Extrait
▼

Un jour, je ne sais pas comment, Dieu m’est venu à l’esprit. J’ai conclu un marché avec lui : “Si tu me fais sortir de là, je ferais en sorte d’apprendre à te connaître” raconte-elle.
Mais un jour Caroline voit sa vie basculer. En 2003, toujours en quête d’aventures et de rencontres insolites, elle part en Inde pour découvrir de nouveaux horizons. Seulement, au bout de quelques semaines de voyage, elle doit se faire opérer en urgence à New Delhi. “Là-bas à l’hôpital, je me sentais très mal, je fixais juste du regard le mouvement du ventilateur de ma chambre sans réfléchir. Un jour, je ne sais pas comment, Dieu m’est venu à l’esprit. J’ai conclu un marché avec lui : “Si tu me fais sortir de là, je ferais en sorte d’apprendre à te connaître”, raconte-elle. Pensée furtive que Caroline oublie aussitôt…
De retour en France, son état ne s’améliore pas. Caroline a besoin impérativement de soins à domicile. Inquiète, sa mère Patricia cherche une infirmière disponible. Elle finit par appeler des religieuses polonaises qui sont en charge d’un centre de soins à Montmorency en pensant qu’une religieuse acceptera de soigner quelqu’un de non-croyant. Nous sommes le 25 août, sœur Gabriela sonne pour la première fois à la porte de Caroline. “Au début, je la regardais avec beaucoup de méfiance. Je l’observais en silence et de loin, sans vouloir répondre à ses questions, par peur qu’elle tente de me convertir”, raconte Caroline. Mais avec le temps, elle est de plus en plus intriguée par cette sœur toujours souriante, qui manifeste beaucoup d’intérêt pour ses tableaux à chacune de ses visites.

▲

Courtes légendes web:
▼

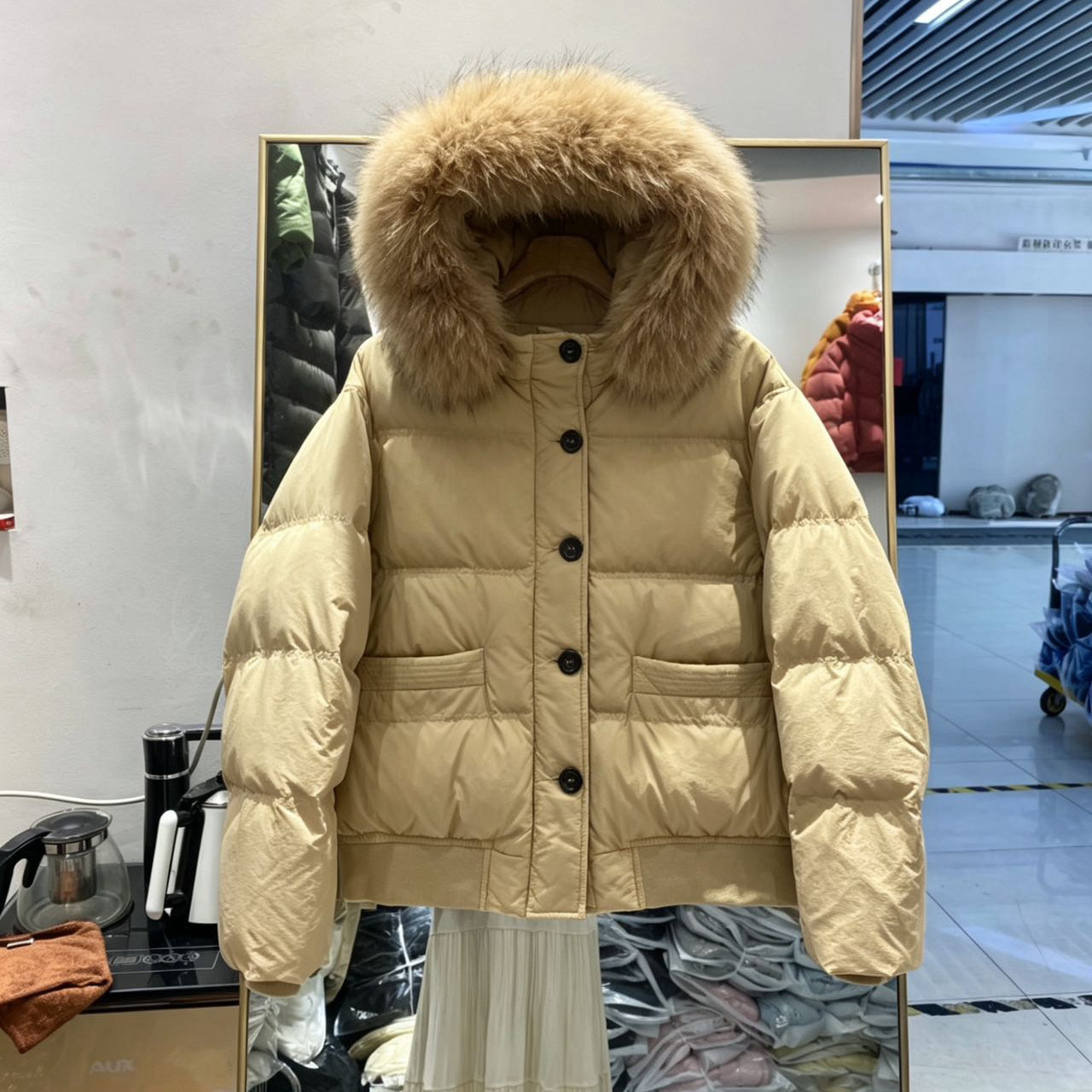 高充绒量羽绒服女2026冬季新款版型巨好看的高级感保暖白鸭绒短款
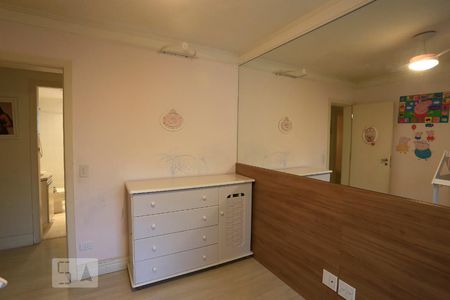 Apartamento à venda com 110m², 3 quartos e 3 vagasQuarto 2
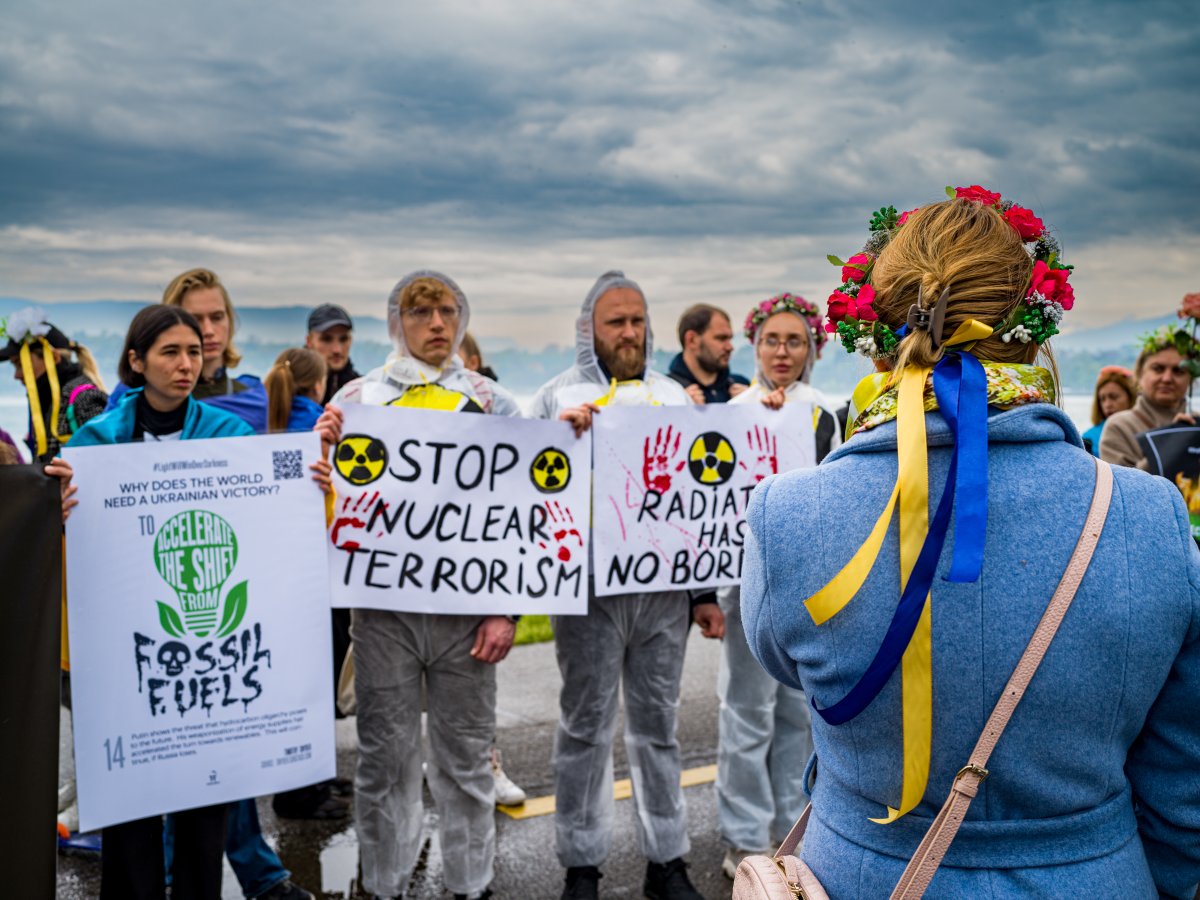 demirsonmez's tweet photo. Marche pour l’écounité climatique pour l’Ukraine
#ukrainian #climatt #ClimateActionNow
#StopEcocide #stopecocideukrain #ecologie
#ClimateChangeChallenges #actionclimat
#stopwar #CrimeAgainstHumanity @WorldPressPhoto @SwissPressAward https://t.co/i6nK0NouTD
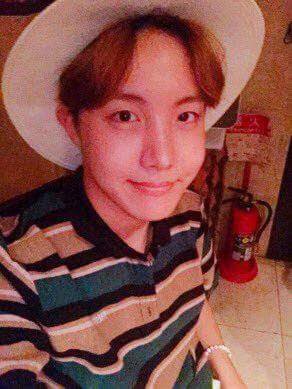 MelissaCoimbra4's profile picture. O perfil mais Flop desse site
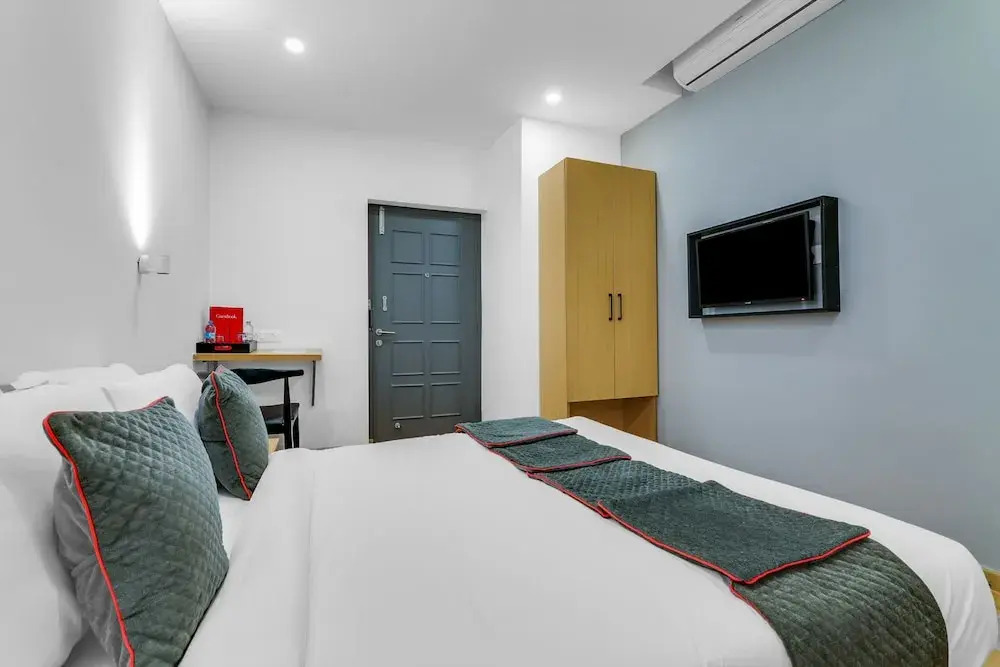Oyo Townhouse 87 Spartan Nagar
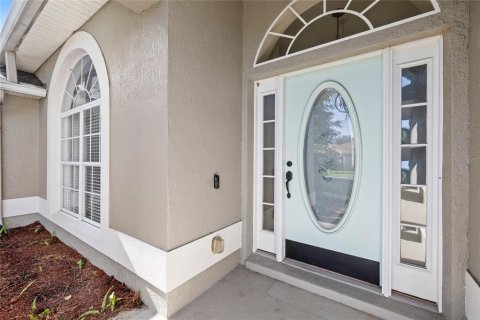 House in Winter Haven, Florida 4 bedrooms, 218.97 sq.m. № 2155816 - photo 14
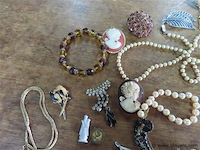 Varia juwelen, ringen, broches enz…. - afbeelding 3 van  5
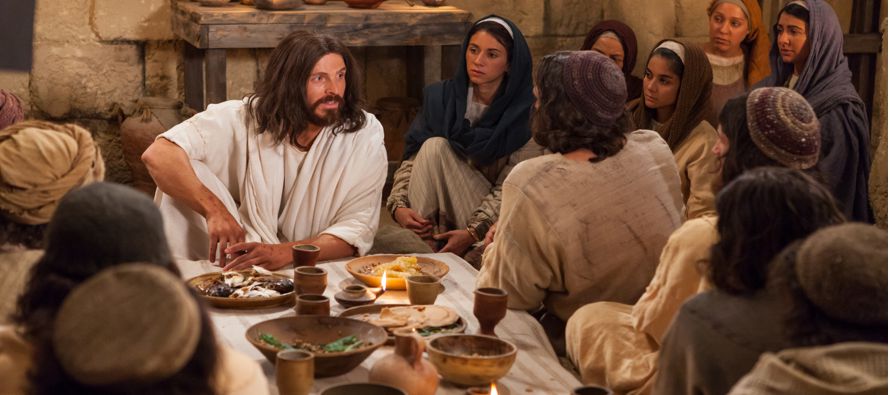 En aquel tiempo, Jesús volvió a casa y se aglomeró otra vez la muchedumbre de...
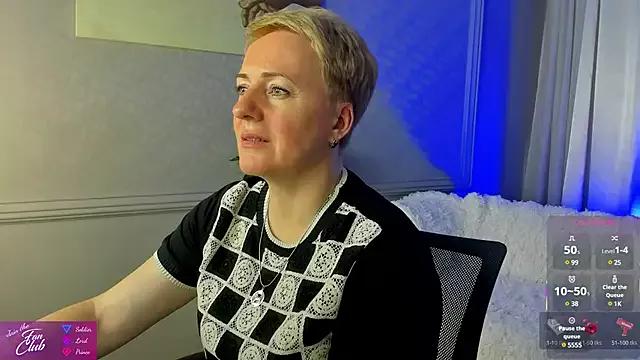 Nika_Smit from StripChat is Freechat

▲

Consignes
A. Répondez s'il vous plaît à ces questions sur le passage consacré à Caroline :
(i) En quelle année Caroline part-elle en Inde ?
(ii) Dans quelle ville doit-elle se faire opérer en urgence ?
(iii) À quelle date sœur Gabriela sonne-t-elle pour la première fois à sa porte ?
B. Reprenez le passage consacré à Caroline là où il s'arrête et poursuivez le récit.

Réponses attendues
A.
(i) En 2003.
(ii) À New Delhi.
(iii) Le 25 août.

B.
Cette découverte était vertigineuse : je ne savais pas comment accueillir l’amour de Dieu à bras ouverts en ayant 19 ans de vide derrière soi…
“C’est ainsi que Dieu a souhaité me toucher, lorsque je ne m’y attendais pas. Je n’ai pas rencontré Dieu en haut d’une montagne, ni même au milieu d’un désert. Je l’ai rencontré au cœur de ma vie quotidienne, comme s’il était niché en moi depuis toujours. Je l’avais cherché trop loin, mais jamais au fond de moi”, s’exclame-t-elle encore bouleversée. Pour elle, cet apprivoisement sera lent, rempli de doutes, de découragements, de certitudes aussi, de joies et d’émerveillement. Les rencontres avec sœur Gabriela deviennent essentielles, Caroline la bombarde de questions. Au fur et à mesure qu’elle tente d’y répondre, le chemin s’éclaire… “J’ai entendu en moi comme une Promesse. Elle m’indiquait un chemin où la liberté pouvait se gagner dans la découverte de Dieu… Seulement, cette découverte était vertigineuse : je ne savais pas comment accueillir l’amour de Dieu à bras ouverts en ayant 19 ans de vide derrière soi”, se rappelle Caroline. Pour elle, se laisser aimer est tout aussi difficile qu’aimer. Comme croire à l’amour d’un être invisible et insaisissable. Elle “résiste” deux ans avant de demander le baptême.
Elle est finalement baptisée lors de la veillée pascale, en la Collégiale Saint Martin de Montmorency. Émue, la jeune femme n’entend pas le prêtre la baptiser au nom du Père, du Fils et du Saint-Esprit. Mais en relevant la tête, elle a la conviction qu’elle vient de “revêtir le Christ, avec cette envie irrésistible de le suivre jusqu’au bout”, confie-t-elle. Dans sa famille où elle est la seule baptisée, Caroline vit une certaine incompréhension, elle sent que ses proches ont besoin de temps pour apprivoiser sa “nouvelle vie”. Ses amis ne comprennent pas toujours sa conversion. Lorsqu’elle en perd beaucoup, elle en retrouve d’autres. En même temps, ses relations avec ses proches s’apaisent. “Je n’avais plus besoin de provoquer, de partir loin. C’était comme un retour aux sources” confie-t-elle.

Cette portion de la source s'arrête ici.